Provided records -
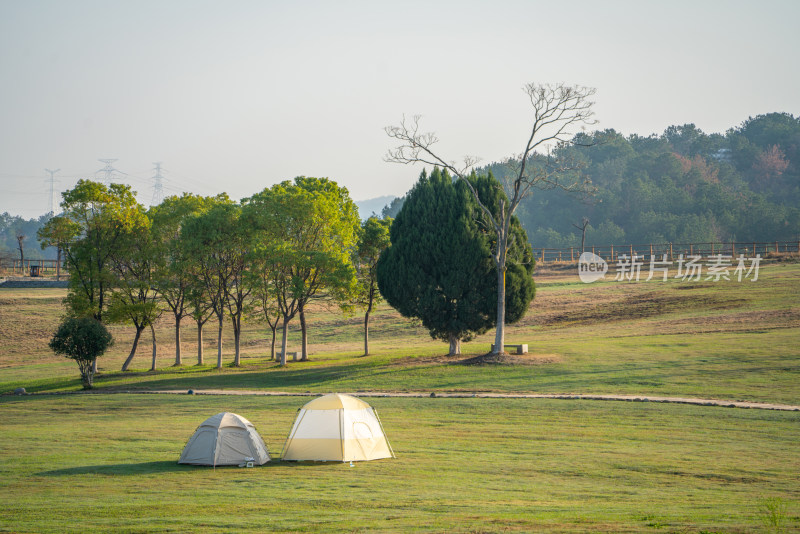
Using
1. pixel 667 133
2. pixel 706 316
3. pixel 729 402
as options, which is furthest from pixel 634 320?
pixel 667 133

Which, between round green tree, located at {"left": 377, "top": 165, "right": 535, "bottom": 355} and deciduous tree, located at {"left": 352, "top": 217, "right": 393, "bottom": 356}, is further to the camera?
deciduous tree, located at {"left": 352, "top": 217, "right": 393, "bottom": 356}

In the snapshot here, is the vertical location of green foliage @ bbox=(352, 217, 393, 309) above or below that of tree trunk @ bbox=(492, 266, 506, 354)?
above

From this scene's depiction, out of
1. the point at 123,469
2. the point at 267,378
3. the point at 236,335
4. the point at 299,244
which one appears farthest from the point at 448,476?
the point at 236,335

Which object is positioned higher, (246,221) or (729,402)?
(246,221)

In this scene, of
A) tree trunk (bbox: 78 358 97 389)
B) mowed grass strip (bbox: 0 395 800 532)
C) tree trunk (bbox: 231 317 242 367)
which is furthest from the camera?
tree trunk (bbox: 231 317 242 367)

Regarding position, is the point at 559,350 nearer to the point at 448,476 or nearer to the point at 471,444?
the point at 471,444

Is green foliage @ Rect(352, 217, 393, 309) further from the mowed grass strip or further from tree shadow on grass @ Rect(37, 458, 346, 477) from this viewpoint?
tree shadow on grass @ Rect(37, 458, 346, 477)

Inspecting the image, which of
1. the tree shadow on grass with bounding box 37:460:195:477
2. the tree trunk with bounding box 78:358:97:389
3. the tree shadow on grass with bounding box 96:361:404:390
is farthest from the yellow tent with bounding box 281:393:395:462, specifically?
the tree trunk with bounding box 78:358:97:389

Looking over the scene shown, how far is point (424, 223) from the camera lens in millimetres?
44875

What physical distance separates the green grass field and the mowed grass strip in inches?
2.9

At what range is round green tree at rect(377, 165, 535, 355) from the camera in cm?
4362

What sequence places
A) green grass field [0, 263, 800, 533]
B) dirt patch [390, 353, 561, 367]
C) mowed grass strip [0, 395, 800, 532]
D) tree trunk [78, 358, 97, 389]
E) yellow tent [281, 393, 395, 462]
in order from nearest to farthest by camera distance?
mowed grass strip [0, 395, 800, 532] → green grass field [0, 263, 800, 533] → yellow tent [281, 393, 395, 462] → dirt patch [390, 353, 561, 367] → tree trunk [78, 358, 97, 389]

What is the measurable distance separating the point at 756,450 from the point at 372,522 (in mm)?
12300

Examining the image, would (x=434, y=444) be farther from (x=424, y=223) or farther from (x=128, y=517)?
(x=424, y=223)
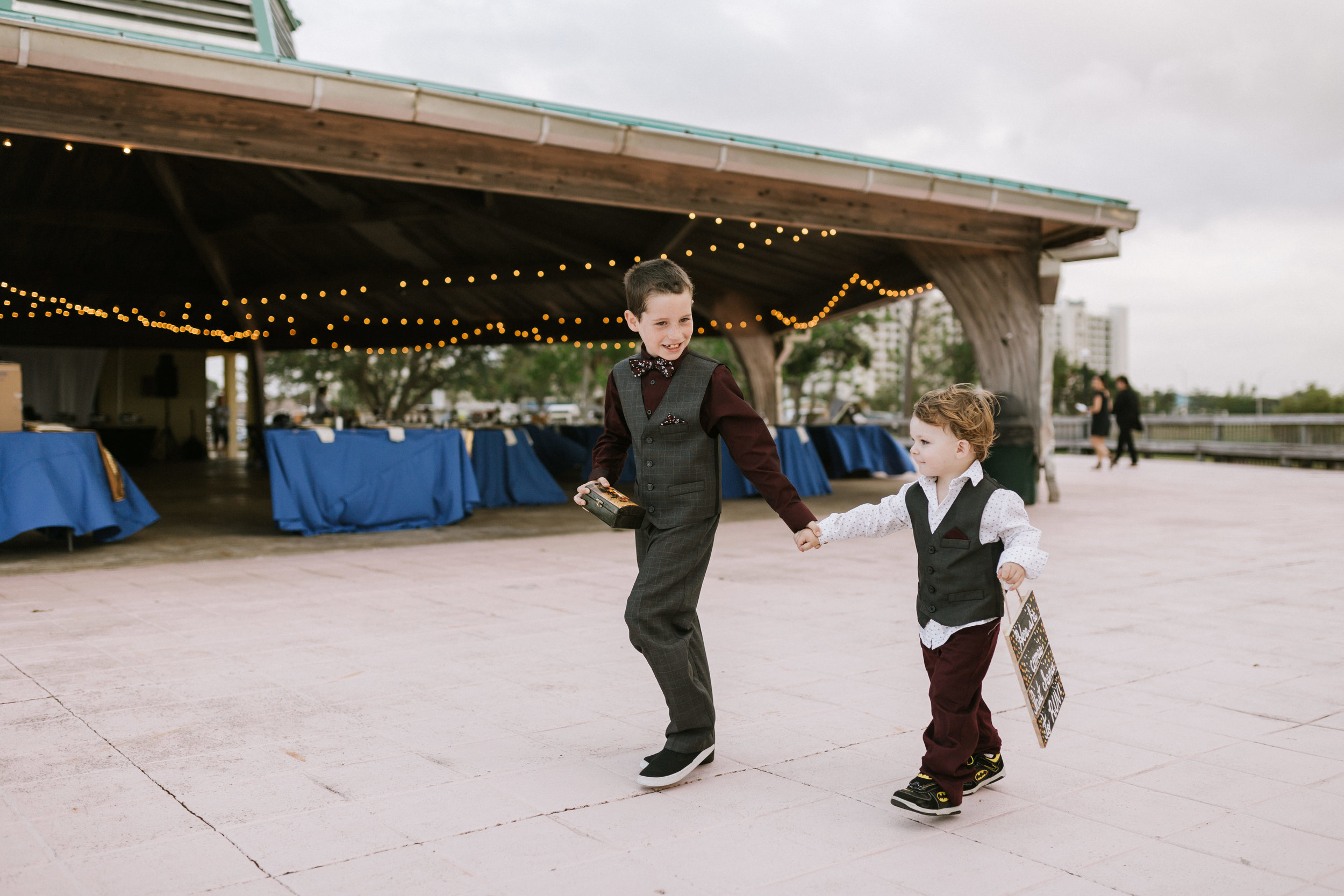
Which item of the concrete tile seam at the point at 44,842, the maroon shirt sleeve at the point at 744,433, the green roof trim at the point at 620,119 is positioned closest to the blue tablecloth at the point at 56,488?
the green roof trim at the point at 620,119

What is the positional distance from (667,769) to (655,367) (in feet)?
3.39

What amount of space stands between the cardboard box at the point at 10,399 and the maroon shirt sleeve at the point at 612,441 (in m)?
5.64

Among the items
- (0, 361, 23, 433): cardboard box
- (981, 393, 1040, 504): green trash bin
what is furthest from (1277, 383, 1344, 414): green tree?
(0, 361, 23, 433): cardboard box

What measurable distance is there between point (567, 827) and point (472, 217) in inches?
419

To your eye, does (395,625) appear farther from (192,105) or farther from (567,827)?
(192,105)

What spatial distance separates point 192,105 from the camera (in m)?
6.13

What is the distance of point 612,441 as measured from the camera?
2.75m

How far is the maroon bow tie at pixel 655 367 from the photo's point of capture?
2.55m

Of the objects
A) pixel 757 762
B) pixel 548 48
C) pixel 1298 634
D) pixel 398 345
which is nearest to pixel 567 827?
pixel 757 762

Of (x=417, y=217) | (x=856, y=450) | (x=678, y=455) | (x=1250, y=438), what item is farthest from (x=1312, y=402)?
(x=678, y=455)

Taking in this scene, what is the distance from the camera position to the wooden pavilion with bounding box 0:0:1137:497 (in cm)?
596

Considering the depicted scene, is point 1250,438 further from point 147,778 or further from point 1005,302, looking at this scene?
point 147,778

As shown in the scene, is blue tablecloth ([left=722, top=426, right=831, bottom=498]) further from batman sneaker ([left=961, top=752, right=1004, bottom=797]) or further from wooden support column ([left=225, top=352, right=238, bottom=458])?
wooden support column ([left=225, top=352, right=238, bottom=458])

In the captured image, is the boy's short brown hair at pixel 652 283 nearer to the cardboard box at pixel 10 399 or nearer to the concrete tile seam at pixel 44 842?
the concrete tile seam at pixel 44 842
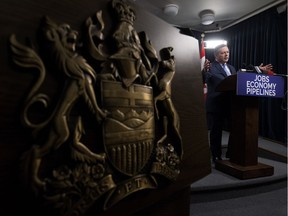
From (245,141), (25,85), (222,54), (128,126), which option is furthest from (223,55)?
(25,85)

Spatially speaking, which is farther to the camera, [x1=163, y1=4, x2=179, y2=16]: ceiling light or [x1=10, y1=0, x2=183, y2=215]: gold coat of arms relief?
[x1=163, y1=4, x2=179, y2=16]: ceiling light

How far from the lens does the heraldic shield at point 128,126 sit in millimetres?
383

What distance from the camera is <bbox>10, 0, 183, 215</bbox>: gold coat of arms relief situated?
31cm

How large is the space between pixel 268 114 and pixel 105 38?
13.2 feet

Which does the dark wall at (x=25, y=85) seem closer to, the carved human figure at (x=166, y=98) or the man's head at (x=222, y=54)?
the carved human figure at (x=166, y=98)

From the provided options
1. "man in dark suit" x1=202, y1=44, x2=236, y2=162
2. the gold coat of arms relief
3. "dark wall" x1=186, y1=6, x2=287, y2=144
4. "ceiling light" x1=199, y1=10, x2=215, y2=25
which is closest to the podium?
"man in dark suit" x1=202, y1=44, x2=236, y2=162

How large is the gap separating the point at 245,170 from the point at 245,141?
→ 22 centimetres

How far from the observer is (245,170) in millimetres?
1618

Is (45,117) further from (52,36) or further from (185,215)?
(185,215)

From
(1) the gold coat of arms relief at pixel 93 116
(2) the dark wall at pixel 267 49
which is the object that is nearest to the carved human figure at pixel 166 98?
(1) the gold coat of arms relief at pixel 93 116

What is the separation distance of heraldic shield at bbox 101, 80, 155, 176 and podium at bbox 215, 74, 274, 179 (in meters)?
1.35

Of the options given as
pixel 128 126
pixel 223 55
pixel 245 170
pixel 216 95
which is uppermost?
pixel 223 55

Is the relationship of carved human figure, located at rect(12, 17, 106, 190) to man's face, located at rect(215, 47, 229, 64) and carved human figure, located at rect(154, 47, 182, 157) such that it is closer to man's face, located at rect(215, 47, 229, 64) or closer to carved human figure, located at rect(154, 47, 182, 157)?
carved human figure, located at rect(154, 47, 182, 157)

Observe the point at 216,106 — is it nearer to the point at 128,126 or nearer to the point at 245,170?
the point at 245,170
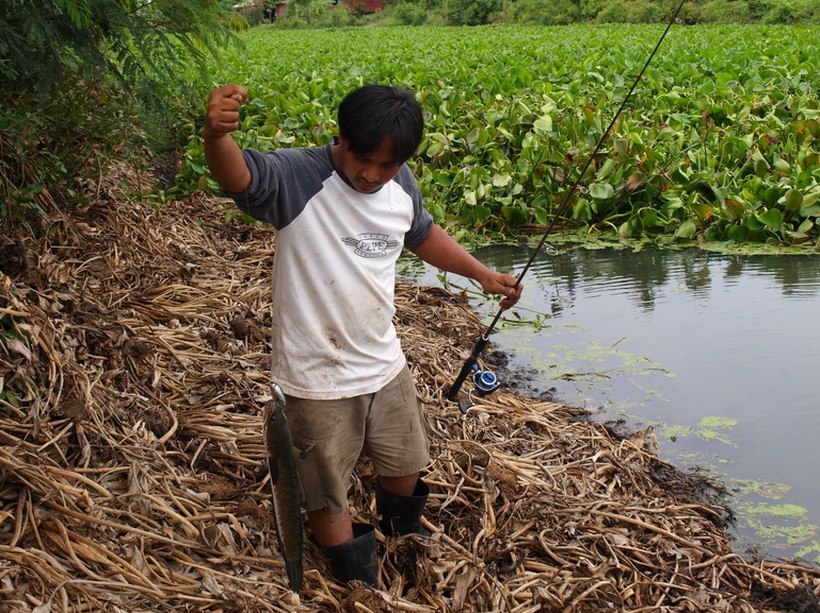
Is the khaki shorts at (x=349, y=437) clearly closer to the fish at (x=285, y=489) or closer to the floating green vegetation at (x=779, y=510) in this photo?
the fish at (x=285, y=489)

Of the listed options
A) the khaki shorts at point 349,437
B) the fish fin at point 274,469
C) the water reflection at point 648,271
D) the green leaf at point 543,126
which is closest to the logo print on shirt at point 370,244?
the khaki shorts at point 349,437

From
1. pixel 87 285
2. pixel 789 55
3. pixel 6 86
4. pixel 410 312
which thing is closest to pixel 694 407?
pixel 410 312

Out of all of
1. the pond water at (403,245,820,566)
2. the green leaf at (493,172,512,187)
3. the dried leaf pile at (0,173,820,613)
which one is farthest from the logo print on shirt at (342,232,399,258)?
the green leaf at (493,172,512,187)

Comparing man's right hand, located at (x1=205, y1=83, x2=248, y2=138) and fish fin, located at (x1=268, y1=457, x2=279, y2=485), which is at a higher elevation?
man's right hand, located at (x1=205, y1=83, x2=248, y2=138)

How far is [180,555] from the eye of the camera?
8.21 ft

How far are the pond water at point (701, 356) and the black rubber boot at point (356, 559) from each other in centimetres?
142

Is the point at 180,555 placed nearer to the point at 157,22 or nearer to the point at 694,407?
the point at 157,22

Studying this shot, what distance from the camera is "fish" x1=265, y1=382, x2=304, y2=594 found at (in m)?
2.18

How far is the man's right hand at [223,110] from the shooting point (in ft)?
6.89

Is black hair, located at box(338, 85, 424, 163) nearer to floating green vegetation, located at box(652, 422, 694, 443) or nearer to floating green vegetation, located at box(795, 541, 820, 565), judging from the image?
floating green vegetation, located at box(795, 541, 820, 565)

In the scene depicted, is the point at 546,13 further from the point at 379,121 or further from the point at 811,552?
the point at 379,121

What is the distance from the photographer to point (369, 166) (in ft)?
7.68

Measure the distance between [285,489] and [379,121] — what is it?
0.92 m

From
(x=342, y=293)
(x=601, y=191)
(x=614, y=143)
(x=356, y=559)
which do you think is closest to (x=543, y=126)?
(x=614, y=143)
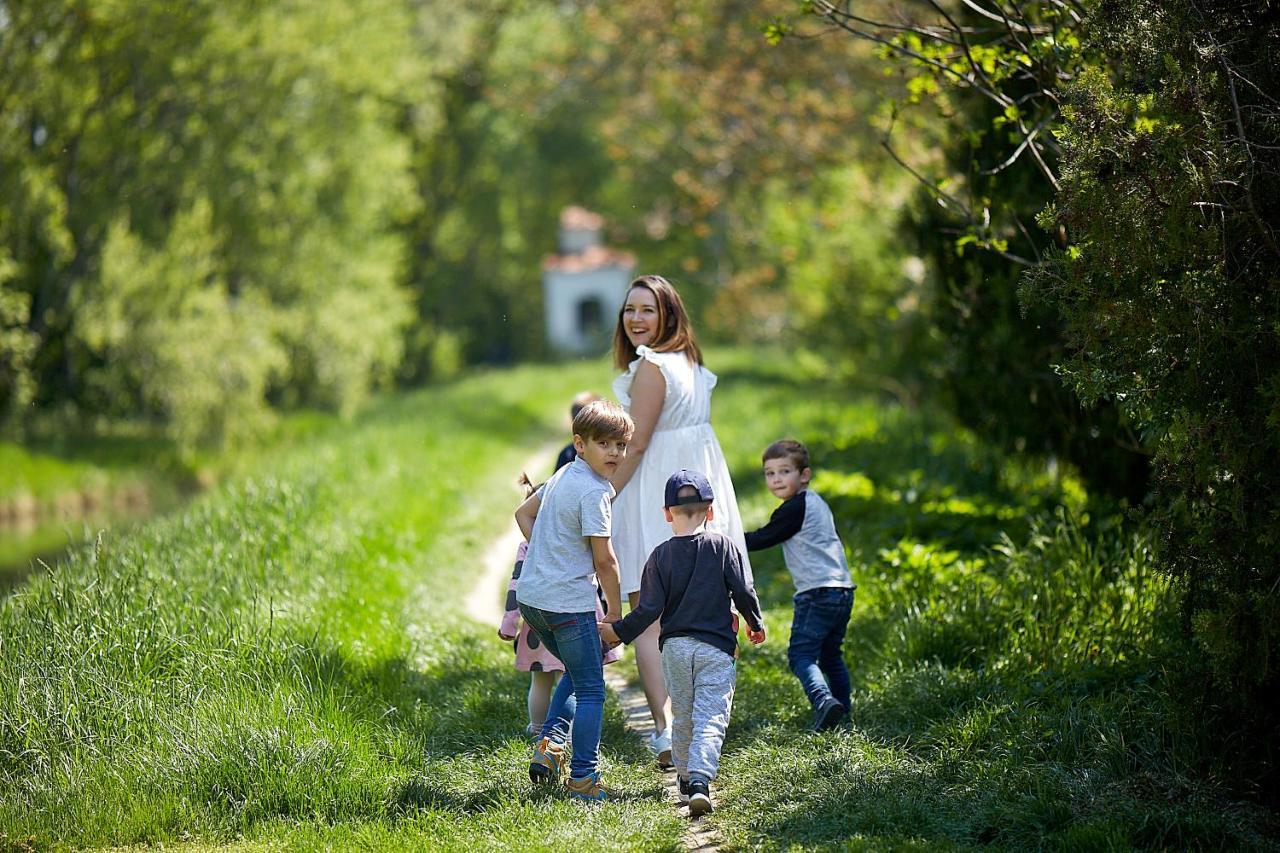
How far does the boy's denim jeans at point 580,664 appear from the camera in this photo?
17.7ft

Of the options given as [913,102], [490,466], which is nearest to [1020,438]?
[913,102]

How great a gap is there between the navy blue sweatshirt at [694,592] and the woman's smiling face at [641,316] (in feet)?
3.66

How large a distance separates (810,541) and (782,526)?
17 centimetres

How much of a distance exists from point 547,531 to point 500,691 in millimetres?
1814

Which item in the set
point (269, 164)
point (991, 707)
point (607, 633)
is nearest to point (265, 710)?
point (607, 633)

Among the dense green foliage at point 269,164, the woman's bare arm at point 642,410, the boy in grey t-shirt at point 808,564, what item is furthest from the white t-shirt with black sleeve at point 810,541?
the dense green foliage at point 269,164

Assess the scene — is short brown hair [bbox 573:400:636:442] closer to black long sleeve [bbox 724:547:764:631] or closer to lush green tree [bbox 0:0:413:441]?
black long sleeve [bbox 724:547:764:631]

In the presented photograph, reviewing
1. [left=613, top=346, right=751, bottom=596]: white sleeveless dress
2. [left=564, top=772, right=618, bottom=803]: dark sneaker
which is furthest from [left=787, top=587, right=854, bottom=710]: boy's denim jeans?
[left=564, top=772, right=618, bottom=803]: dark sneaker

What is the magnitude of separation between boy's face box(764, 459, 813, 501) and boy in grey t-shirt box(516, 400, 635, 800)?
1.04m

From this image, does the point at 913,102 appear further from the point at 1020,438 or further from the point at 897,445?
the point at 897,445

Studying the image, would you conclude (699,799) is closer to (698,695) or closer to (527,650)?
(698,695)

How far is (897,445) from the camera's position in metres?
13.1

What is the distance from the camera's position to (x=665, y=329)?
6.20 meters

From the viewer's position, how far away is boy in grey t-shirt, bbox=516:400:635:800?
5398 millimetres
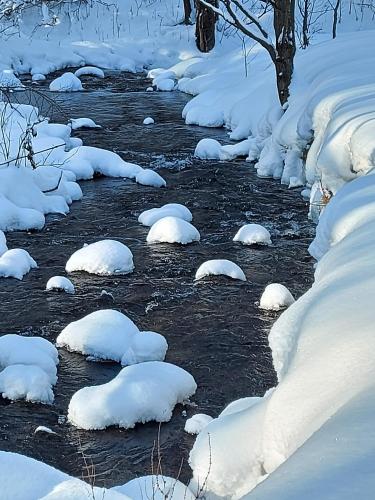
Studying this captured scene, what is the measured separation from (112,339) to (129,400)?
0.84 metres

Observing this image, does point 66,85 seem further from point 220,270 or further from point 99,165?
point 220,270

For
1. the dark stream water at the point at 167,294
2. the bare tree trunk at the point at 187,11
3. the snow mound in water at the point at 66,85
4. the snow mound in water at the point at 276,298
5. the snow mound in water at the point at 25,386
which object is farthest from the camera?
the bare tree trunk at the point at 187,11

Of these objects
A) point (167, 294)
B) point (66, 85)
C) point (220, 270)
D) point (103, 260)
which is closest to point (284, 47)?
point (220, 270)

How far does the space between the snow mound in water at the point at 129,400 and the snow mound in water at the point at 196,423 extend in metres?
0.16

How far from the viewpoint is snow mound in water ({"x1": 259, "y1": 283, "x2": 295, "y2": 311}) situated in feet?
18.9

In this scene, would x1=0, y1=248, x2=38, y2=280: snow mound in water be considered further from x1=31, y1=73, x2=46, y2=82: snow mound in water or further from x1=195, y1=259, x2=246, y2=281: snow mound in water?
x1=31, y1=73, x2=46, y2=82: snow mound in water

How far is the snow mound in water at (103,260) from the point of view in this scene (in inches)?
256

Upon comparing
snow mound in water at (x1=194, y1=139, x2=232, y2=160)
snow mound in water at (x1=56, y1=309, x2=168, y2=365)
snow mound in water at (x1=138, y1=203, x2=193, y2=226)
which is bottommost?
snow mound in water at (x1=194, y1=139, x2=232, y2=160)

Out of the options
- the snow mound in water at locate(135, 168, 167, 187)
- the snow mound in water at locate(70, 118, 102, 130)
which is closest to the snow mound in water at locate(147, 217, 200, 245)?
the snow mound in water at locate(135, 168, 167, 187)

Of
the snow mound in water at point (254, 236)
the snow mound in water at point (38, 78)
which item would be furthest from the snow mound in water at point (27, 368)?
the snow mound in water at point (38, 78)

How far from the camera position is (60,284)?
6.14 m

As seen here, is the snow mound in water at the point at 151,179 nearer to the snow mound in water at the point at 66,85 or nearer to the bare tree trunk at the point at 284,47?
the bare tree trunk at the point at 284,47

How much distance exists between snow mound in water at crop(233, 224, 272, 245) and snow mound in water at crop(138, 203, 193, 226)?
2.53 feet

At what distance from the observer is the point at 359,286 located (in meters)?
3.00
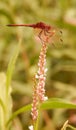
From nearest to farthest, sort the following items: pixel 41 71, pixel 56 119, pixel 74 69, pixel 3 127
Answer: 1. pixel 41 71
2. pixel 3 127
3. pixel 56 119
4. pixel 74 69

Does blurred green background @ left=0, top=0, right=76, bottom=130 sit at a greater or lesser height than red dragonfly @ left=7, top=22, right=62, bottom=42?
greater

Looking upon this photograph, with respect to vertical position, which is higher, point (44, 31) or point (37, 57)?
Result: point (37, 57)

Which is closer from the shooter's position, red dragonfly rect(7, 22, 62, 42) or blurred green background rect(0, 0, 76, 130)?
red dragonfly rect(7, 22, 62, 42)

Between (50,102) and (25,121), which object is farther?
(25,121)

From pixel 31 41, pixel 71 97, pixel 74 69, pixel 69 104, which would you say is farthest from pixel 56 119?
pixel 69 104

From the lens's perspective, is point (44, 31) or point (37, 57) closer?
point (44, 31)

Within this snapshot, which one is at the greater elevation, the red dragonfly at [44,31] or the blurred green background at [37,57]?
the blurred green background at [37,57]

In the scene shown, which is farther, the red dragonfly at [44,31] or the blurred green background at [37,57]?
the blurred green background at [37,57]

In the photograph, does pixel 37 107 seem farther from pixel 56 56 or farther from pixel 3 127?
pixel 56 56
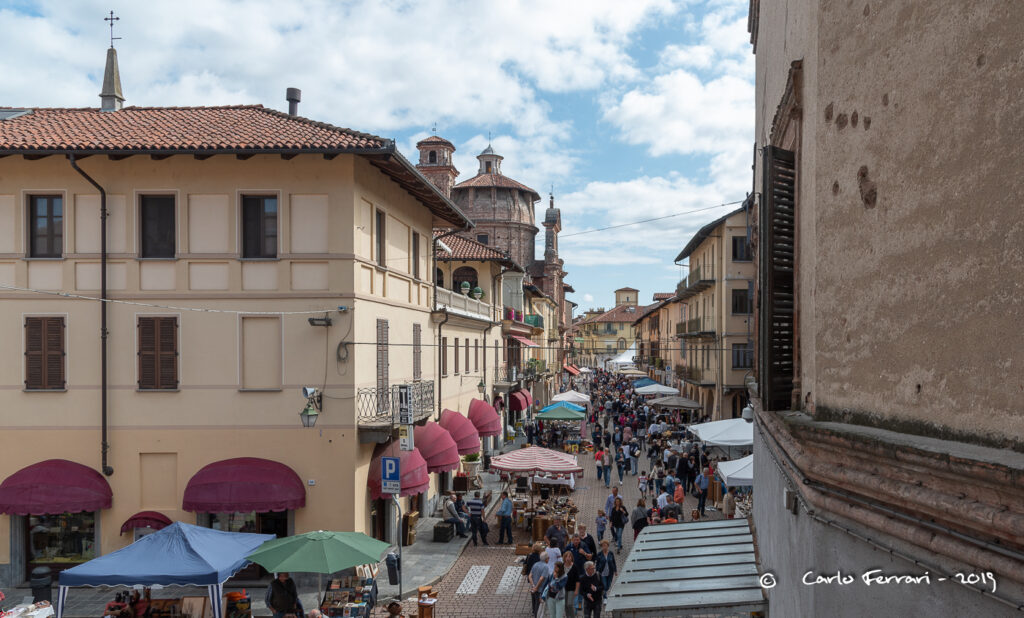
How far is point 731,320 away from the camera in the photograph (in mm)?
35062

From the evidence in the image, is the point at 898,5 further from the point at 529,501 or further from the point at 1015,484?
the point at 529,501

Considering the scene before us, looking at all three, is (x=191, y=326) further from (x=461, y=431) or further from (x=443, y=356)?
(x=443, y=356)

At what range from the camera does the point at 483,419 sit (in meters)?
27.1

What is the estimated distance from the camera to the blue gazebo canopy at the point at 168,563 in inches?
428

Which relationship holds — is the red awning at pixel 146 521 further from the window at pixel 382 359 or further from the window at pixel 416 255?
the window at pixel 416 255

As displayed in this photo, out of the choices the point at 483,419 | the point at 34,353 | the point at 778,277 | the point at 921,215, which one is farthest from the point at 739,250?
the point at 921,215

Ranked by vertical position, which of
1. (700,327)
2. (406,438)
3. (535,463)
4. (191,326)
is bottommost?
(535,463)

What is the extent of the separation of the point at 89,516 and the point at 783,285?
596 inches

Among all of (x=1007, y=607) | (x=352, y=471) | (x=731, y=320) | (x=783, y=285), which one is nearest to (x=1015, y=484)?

Work instructions -
Beginning with the line that contains "At what range from", quote each line exactly through the last line of the entries above, and nothing beyond them.

Answer below -
At what range from the camera does the point at 483,419 sit (in meters)?
27.1

What is the estimated distance from the camera to the blue gazebo canopy at the point at 168,563 in inches?
428

Which relationship holds — is the red awning at pixel 146 521 further from the window at pixel 382 359 or further from the window at pixel 416 255?
the window at pixel 416 255

As displayed in this photo, out of the choices the point at 483,419 | the point at 34,353 | the point at 778,277 | the point at 921,215, which one is farthest from the point at 739,250?
the point at 921,215

Ranked by vertical position, which of
1. (700,327)
2. (406,438)
3. (535,463)
4. (191,326)
is bottommost?
(535,463)

What is the extent of the separation of the point at 89,516 and the point at 783,285?
596 inches

Among all of (x=1007, y=607) | (x=352, y=471) | (x=731, y=320) | (x=783, y=285), which one is nearest to (x=1015, y=484)?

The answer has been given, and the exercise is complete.